| Prompt 1 |
In the Mars glacier article, transcribe the stretch from "(CNN) The remains" through "bright sulfate salts.".
| Prompt 2 |
Translate this sentence from the Mars glacier article into Spanish: "The findings were shared Wednesday at the 54th Lunar and Planetary Science Conference in The Woodlands, Texas."

| Source text |
+ + + + +

(CNN) The remains of a glacier have been found near the equator of Mars, suggesting that some form of water may still exist in an area of the Red Planet where humans may one day land.
The ice mass is no longer there, but scientists have spotted telltale remnants among other mineral deposits near Mars’ equatorial region. The deposits that usually contain bright sulfate salts.
When scientists looked closer, they recognized the features of a glacier, including ridges called moraines—debris deposited or pushed by a moving glacier. The research team also discovered fissure fields, or deep wedge-shaped openings that form inside glaciers.
The findings were shared Wednesday at the 54th Lunar and Planetary Science Conference in The Woodlands, Texas.
“What we have found is not ice, but a salt deposit with the detailed morphological features of a glacier,” said lead author of the study Dr. Pascal Lee, a senior planetary scientist at the SETI Institute and the Mars Institute, in a statement.
“What we think happened here is that salt formed on top of a glacier while preserving the shape of the ice below, down to details like fissure fields and moraine bands.”
The researchers believe the glacier was 3.7 miles (6 kilometers) long and 2.5 miles (about 4 kilometers) wide, with a height between 0.8 to 1.1 miles (1.3 to 1.7 kilometers) .
Volcanic activity creates a protective layer
Scientists have an idea of how the imprint of the glacier came to be, based on evidence of volcanic material in the region. When mixtures of volcanic ash, lava and volcanic glass called pumice react with water, a hard, crusty layer of salt can form.
“This region of Mars has a history of volcanic activity. And where some of the volcanic material came into contact with glacial ice, chemical reactions would have occurred at the boundary between the two to form a hardened layer of sulfate salts,” says study co-author Sourabh Shubham, a doctoral student in geology at the University of Maryland, College Park, said in a statement.

+ + + + +

| Data segment |
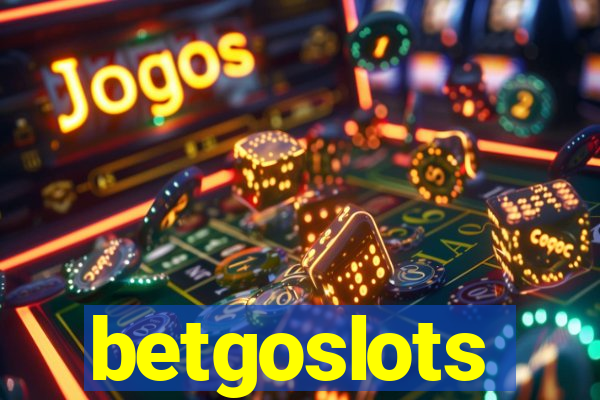 betgoslots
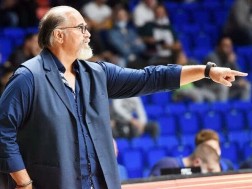 ალექსანდრ ჯიკიჩი ალექსანდრ ჯიკიჩი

+ + + + +

| Response area 1 |
(CNN) The remains of a glacier have been found near the equator of Mars, suggesting that some form of water may still exist in an area of the Red Planet where humans may one day land.
The ice mass is no longer there, but scientists have spotted telltale remnants among other mineral deposits near Mars’ equatorial region. The deposits that usually contain bright sulfate salts.

| Response area 2 |
Los hallazgos se presentaron el miércoles en la 54.ª Conferencia de Ciencia Lunar y Planetaria en The Woodlands, Texas.